Stated problem
Reproduce each line exactly.

Excerpted data
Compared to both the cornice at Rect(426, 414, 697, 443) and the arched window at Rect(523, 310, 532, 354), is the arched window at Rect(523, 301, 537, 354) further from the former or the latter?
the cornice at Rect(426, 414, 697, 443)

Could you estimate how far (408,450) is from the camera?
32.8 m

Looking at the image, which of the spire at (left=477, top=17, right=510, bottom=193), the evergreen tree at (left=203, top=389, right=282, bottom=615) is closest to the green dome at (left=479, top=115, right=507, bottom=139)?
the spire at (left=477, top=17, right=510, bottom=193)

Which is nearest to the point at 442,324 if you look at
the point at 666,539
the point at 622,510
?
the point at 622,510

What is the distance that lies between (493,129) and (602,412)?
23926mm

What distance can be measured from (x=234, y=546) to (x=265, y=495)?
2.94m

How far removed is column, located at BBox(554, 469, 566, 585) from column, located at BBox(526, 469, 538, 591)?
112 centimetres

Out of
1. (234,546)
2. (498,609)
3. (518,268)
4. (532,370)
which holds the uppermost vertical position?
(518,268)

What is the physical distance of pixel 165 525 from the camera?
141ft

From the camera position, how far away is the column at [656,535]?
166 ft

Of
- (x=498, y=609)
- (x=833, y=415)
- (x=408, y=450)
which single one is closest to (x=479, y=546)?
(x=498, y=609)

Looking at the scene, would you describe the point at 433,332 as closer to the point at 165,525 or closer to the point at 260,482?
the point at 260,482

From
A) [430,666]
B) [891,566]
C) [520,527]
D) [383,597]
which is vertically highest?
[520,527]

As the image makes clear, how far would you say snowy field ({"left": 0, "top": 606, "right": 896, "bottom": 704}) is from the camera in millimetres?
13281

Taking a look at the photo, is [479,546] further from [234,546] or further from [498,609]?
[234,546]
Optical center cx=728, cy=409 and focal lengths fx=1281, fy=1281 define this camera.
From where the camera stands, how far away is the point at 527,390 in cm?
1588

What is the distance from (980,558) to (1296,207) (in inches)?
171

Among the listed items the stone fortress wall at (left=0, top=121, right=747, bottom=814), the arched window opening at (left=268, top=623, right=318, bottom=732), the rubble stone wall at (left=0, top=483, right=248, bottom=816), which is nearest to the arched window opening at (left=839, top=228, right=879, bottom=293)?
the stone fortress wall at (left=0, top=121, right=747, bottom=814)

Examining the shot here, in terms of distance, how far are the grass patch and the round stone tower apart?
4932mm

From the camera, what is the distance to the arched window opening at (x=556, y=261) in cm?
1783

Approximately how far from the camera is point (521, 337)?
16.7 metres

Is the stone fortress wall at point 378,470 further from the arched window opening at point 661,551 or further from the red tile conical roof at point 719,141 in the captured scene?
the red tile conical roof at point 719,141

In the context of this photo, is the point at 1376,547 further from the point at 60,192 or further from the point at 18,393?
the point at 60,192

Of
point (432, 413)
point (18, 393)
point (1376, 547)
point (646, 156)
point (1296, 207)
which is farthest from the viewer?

Result for this exercise
Compared to both the cornice at Rect(426, 414, 697, 443) and the arched window at Rect(523, 310, 532, 354), is the arched window at Rect(523, 301, 537, 354) further from the former or the latter?
the cornice at Rect(426, 414, 697, 443)

Could you estimate how far (408,450) is from the camera?
32.8 m

Looking at the image, which of the spire at (left=477, top=17, right=510, bottom=193), the evergreen tree at (left=203, top=389, right=282, bottom=615) is closest to the green dome at (left=479, top=115, right=507, bottom=139)?
the spire at (left=477, top=17, right=510, bottom=193)

Which is nearest to the point at 442,324 if you look at
the point at 666,539
the point at 622,510
?
the point at 622,510

What is the distance that lies between (493,129) and (602,412)?
23926mm

What distance can be measured from (x=234, y=546) to (x=265, y=495)?
2.94m

How far removed is column, located at BBox(554, 469, 566, 585) from column, located at BBox(526, 469, 538, 591)?
112 centimetres

Out of
1. (234,546)
2. (498,609)
3. (518,268)
4. (532,370)
which holds the uppermost vertical position?
(518,268)

What is the physical distance of pixel 165 525 from the camera?
141ft

From the camera position, how far away is the column at [656,535]?
166 ft

Of
- (x=498, y=609)
- (x=833, y=415)
- (x=408, y=450)
which single one is closest to (x=479, y=546)?
(x=498, y=609)

Looking at the scene, would you describe the point at 433,332 as closer to the point at 165,525 or closer to the point at 260,482?
the point at 260,482

From
A) [430,666]
B) [891,566]
C) [520,527]
D) [383,597]
which is vertically highest?
[520,527]

As the image makes clear, how far would you say snowy field ({"left": 0, "top": 606, "right": 896, "bottom": 704}) is from the camera in millimetres?
13281

Taking a look at the photo, is [479,546] further from [234,546] or further from [498,609]?
[234,546]
Optical center cx=728, cy=409 and focal lengths fx=1281, fy=1281 define this camera.
From where the camera stands, how far away is the point at 527,390 in cm?
1588

What is the distance from (980,558) to (1296,207) (in inches)?
171

Among the listed items the stone fortress wall at (left=0, top=121, right=747, bottom=814), the arched window opening at (left=268, top=623, right=318, bottom=732), the rubble stone wall at (left=0, top=483, right=248, bottom=816), which is nearest to the arched window opening at (left=839, top=228, right=879, bottom=293)?
the stone fortress wall at (left=0, top=121, right=747, bottom=814)

Examining the shot here, in terms of distance, how far are the grass patch and the round stone tower apart?
4932mm

From the camera, what is the distance to the arched window opening at (x=556, y=261) in cm?
1783

Approximately how far from the camera is point (521, 337)?
16.7 metres

Is the stone fortress wall at point 378,470 further from the arched window opening at point 661,551 or further from the red tile conical roof at point 719,141 in the captured scene?
the red tile conical roof at point 719,141

In the context of this photo, is the point at 1376,547 further from the point at 60,192 or further from the point at 18,393?
the point at 60,192

Of
point (432, 413)
point (18, 393)
point (1376, 547)
point (646, 156)
point (1296, 207)
which is farthest from the viewer?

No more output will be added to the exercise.